Document extract:
Thoughts after Nobel Peace Prize 2010

Well, well, well. I thought I would never come back to this topic again after arguing with my WASP friends in the first two years of college, but here I am, sharing my little thought on China' human right issue.

I am a pro-U.S., pro-freedom person myself, and that is why I am here working in the U.S. and going after the so-called "American Dream". I HATE the dictatorship taking place in my motherland, ranging from the government, companies, to virtually anywhere in between. It is absolutely not a place for innovation, not a place for hoping rewarded after working hard, and not a place to know the truth.

It is why the whole world, led by the U.S., urges the system to change. It is why a Chinese criminal won the Nobel Peace Prize this year. The inevitable consequences of the Nobel Peace Prize is to encourage more and more people to fight for human rights, and that is what this organization wants to achieve. Good intention, but radically, it is to encourage Chinese people to start revolution, either a peaceful one or violent one, to start things over again, because let's face it, the current ruling party in China is too stable and too powerful to be willing to give away that power.

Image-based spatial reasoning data
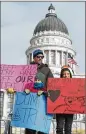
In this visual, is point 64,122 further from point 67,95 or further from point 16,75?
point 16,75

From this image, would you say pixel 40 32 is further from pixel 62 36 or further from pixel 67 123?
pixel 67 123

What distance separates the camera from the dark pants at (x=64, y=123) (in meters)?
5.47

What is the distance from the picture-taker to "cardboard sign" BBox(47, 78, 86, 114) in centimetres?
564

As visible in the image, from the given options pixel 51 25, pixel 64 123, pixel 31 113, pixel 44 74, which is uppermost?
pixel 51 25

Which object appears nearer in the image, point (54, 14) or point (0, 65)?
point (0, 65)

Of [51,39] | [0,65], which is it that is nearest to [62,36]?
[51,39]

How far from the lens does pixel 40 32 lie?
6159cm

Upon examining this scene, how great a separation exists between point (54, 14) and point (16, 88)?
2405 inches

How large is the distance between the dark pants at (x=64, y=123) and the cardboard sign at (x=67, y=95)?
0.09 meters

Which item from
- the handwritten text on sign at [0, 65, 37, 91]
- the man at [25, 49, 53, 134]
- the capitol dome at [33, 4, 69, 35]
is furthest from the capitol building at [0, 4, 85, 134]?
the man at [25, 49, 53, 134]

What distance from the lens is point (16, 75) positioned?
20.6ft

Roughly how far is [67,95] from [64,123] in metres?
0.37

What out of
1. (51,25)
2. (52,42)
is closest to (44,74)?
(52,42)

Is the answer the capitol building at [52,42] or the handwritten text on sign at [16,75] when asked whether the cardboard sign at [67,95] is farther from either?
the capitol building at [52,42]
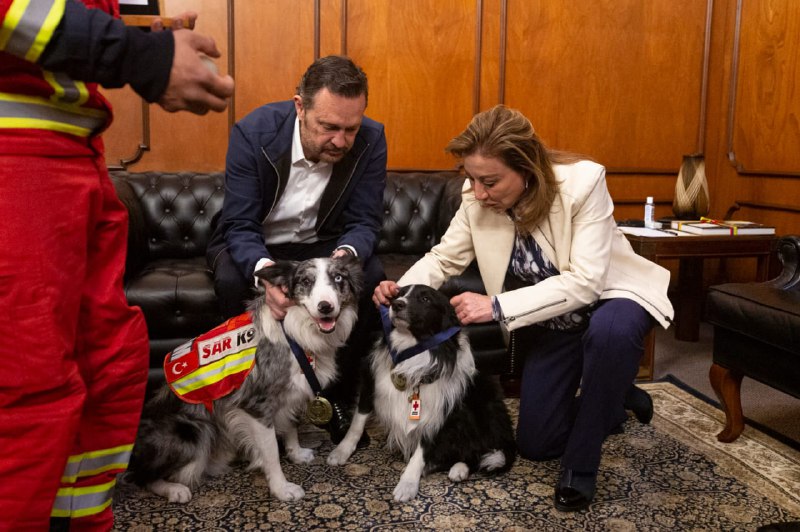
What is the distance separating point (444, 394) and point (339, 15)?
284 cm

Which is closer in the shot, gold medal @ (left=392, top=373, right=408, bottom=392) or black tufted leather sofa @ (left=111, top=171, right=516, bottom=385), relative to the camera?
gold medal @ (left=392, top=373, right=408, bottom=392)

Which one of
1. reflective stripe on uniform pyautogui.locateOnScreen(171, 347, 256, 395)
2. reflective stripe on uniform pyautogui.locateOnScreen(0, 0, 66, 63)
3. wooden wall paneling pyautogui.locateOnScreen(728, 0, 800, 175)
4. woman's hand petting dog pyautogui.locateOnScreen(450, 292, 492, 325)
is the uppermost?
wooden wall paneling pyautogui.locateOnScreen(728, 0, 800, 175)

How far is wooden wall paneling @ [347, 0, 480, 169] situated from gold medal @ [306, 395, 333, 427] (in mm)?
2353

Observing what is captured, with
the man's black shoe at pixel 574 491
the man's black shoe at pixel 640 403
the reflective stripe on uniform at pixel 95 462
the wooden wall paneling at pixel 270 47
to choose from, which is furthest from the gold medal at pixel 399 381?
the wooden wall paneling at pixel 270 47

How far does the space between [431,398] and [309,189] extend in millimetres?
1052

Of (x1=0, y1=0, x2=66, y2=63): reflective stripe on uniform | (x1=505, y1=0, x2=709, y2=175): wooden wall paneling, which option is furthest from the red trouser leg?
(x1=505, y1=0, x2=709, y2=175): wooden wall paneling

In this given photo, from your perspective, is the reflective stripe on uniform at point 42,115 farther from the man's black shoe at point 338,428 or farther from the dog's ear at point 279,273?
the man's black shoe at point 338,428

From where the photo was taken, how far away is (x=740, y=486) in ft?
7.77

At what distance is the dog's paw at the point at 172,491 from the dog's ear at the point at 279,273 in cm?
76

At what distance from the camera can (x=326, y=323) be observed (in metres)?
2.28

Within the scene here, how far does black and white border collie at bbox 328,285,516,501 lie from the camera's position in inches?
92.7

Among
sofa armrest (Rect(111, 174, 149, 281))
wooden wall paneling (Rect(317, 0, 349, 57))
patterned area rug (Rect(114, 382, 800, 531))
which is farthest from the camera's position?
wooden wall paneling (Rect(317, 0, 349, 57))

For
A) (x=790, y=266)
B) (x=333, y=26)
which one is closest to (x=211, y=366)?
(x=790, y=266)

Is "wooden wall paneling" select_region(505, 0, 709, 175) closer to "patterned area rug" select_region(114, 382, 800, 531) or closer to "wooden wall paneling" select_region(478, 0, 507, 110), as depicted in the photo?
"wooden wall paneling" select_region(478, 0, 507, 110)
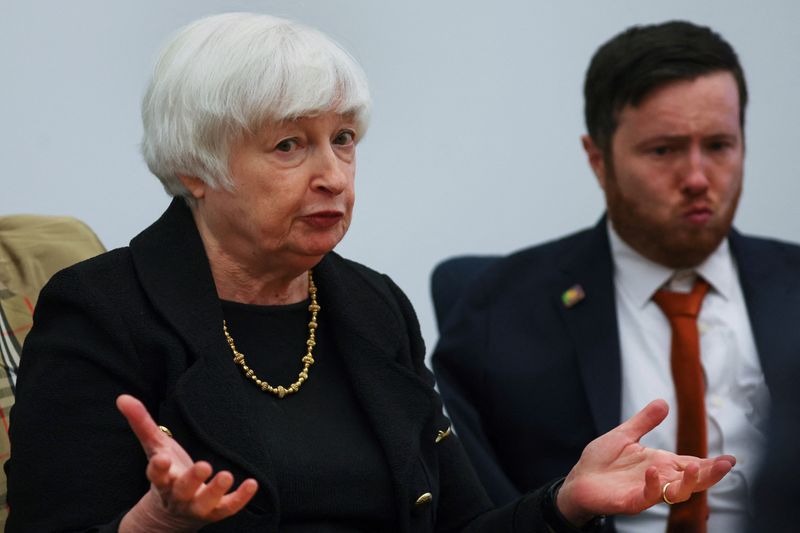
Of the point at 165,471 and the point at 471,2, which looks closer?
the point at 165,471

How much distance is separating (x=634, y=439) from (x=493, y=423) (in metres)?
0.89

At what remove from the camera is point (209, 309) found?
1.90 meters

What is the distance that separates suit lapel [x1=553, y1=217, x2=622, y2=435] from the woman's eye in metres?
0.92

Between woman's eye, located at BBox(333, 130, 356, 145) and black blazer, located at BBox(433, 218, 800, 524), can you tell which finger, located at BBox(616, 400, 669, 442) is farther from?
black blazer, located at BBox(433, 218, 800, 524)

Requirement A: Update the post on the 2010 Nobel Peace Prize by giving the stretch from "I am a pro-U.S., pro-freedom" through "know the truth." again with "motherland" changed to "homeland".
Requirement B: According to the post on the 2010 Nobel Peace Prize, what is the inevitable consequence of the prize?
Requirement C: Pick up the post on the 2010 Nobel Peace Prize from where it stops.
This listing has no connection to the post on the 2010 Nobel Peace Prize.

Written reply A:
I am a pro-U.S., pro-freedom person myself, and that is why I am here working in the U.S. and going after the so-called "American Dream". I HATE the dictatorship taking place in my homeland, ranging from the government, companies, to virtually anywhere in between. It is absolutely not a place for innovation, not a place for hoping rewarded after working hard, and not a place to know the truth.

Written reply B: It encourages more and more people to fight for human rights.

Written reply C:
What does this mean? This means at least a whole generation is sacrificed for something we don't know whether we want. People say we are brain washed and then stop listening to us right here, or have that pre-assumption in their mind and ignore us with a smile. Well, what if I say, hey, we need to stop driving cars, eating steak, wearing cotton clothes, cutting power cores for about 10 - 20 years, and start over with cleaner energy and less aggressive demand, so our kids or grandchildren will have a MUCH better life.

Would anyone listen to me? No. Why? People are happy with where they are, and although everyone consciously knows what is better, hardly anybody is going to sacrifice for the possible better outcome for the kids. Civil rights succeeded, because the way most under-privileged people live at that time was no better than dying for a better future. Even that, not many people stood up for their rights. It is always those countable few who we commemorate for. RIP, Dr. MLK Jr., and Ms. Rosa Parks. Even after all those changes, can anybody say the U.S. is a country with racial equality? Can anyone say they didn't see any side effects of these changes? Can anyone say no other innocent people's benefits are sacrificed as a result? We are already the generation, which is supposed to see only the benefits. We are not listening to the generation, which sacrificed their own well being for all these anymore.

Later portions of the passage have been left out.